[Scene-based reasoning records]
═══

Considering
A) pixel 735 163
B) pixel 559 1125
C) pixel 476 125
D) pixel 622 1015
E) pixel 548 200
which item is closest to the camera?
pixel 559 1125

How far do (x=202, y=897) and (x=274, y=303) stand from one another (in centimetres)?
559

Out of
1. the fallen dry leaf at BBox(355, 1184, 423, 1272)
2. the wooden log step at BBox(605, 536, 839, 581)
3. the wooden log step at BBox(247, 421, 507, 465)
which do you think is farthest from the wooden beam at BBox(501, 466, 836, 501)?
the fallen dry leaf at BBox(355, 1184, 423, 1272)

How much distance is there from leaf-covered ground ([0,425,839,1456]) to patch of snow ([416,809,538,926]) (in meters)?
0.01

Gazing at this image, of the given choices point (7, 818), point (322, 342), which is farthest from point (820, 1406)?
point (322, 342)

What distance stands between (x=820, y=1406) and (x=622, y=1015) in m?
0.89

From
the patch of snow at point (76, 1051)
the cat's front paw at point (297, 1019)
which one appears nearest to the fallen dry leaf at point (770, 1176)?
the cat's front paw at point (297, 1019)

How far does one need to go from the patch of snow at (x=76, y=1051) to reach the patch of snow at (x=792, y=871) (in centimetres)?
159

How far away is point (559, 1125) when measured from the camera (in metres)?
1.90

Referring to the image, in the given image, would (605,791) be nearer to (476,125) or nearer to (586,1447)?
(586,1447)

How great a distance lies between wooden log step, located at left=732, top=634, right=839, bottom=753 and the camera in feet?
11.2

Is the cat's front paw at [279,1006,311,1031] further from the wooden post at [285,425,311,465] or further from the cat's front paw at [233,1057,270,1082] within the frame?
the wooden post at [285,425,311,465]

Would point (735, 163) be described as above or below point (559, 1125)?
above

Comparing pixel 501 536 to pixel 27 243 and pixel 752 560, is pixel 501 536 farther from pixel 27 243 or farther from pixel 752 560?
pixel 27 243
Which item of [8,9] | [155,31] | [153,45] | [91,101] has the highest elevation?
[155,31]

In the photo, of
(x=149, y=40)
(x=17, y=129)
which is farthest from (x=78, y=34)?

═══

▶ [Your objective]
Copy out the records again word for word, starting at the line that contains "Is the cat's" and ending with the last line of the records.

▶ [Task output]
Is the cat's front paw at [279,1006,311,1031] further from the wooden post at [285,425,311,465] or further from the cat's front paw at [233,1057,270,1082] within the frame?
the wooden post at [285,425,311,465]

Would point (735, 163) be described as above or below point (559, 1125)?
above

Comparing pixel 501 536 to pixel 27 243 and pixel 752 560, is pixel 501 536 farther from pixel 27 243 or farther from pixel 752 560?
pixel 27 243
Which item of [8,9] | [155,31] | [153,45] | [91,101] has the highest elevation?
[155,31]

In the photo, of
(x=149, y=40)
(x=17, y=129)
which is farthest from (x=78, y=34)?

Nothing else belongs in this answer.